From •>>October 2007

Vincenzo Barone Rajeev H. Dehejia and Sadek Wahba answer a few questions about this month's emerging research front in the field of Economics & Business. The authors have also sent along images of their work.


Economics & Business
Article: Propensity score-matching methods for nonexperimental causal studies
Authors: Dehejia, RH;Wahba, S
Journal: REV ECON STATIST, 84 (1): 151-161 FEB 2002
Addresses:
Columbia Univ, New York, NY 10027 USA.
Columbia Univ, New York, NY 10027 USA.
Morgan Stanley, New York, NY USA.


ST:  Why do you think your paper is highly cited?

I believe our work has been highly cited because Sadek Wahba and I were able to make a timely contribution to the growing literature on propensity score methods. We tried to be as transparent about the method, its assumptions, and its potential as possible, and used a classic data set from economics to illustrate these points.

ST:  Does it describe a new discovery, methodology, or synthesis of knowledge?

Dehejia


“We tried to be as transparent about the method, its assumptions, and its potential as possible, and used a classic data set from economics to illustrate these points.”


I view our work as methodological. Since propensity score methods were originated by Paul R. Rosenbaum and Donald B. Rubin in "The Central Role of the Propensity Score in Observational Studies for Causal Effects," (Biometrika, [Vol. 70], No. 1, pp. 41-55, April, 1983), they had not been widely applied in economics. By working through the method on a well known data set, we tried to extend the understanding of these methods.

ST:  Would you summarize the significance of your paper in layman’s terms?

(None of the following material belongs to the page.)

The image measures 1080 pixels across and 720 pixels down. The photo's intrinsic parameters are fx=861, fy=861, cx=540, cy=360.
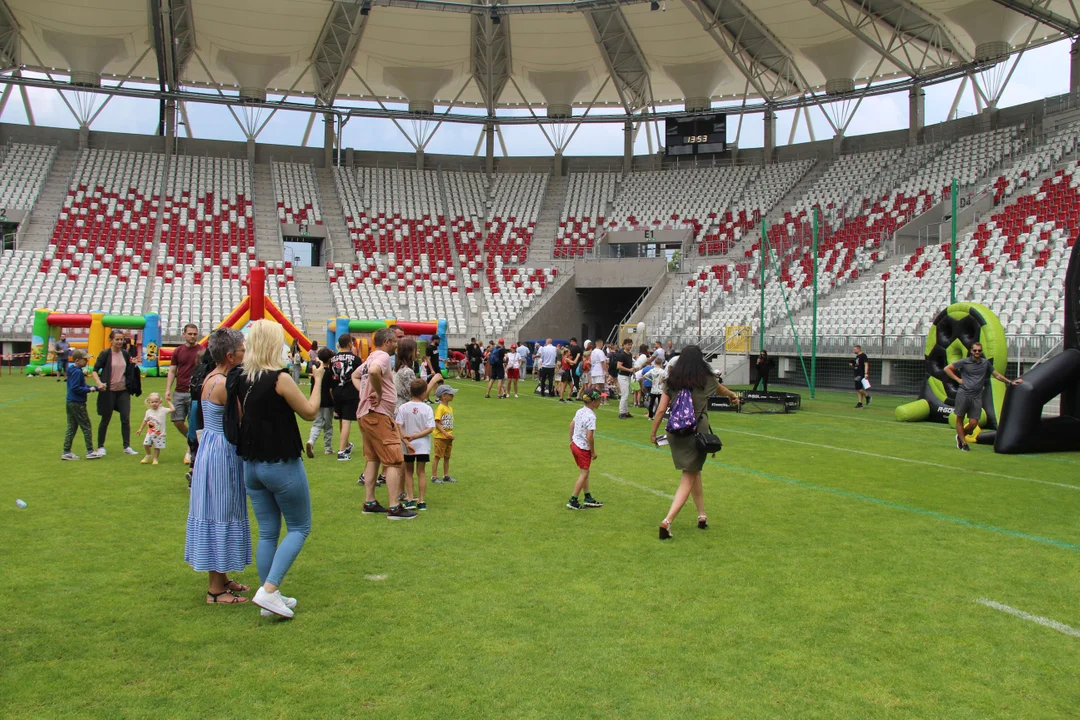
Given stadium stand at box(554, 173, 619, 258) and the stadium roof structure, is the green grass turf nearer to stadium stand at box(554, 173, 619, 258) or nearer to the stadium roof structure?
the stadium roof structure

Using propensity score methods, the paper revisits a classic data set and conundrum in program evaluation. Robert J. Lalonde’s 1983 paper used the combination of an experimental treatment group (from a labor training program, the National Supported Work Demonstration) and non-experimental comparison groups to evaluate how well econometric models work in estimating the treatment effect of a program. His conclusion was that, in general, econometric models are not very effective.

Wahba and I revisit this result, and use the propensity score, first, to show that the non-experimental comparison groups used by Lalonde, a professor in the Harris School of Public Policy at the University of Chicago, are very different from the experimental treatment group and, second, to match the treatment group to the subset of the comparison groups that are most similar based on observable characteristics. When we do this, we show that we are able robustly to estimate the treatment effect.

The paper thus underlines the importance in non-experimental settings of finding comparison groups that are similar to the treatment group in terms of observable characteristics and offers one possible method for doing this.

ST:  How did you become involved in this research and were any particular problems encountered along the way?

Wahba and I studied with Donald B. Rubin, the John L. Loeb Professor of Statistics at Harvard University, who was one of the originators of propensity score methods, and also with Guido W. Imbens, Professor of Economics at the Harvard University, who was Donald Rubin’s first collaborator in economics. Robert Lalonde kindly provided data from his classic, original study.

ST:  Where do you see your research leading in the future?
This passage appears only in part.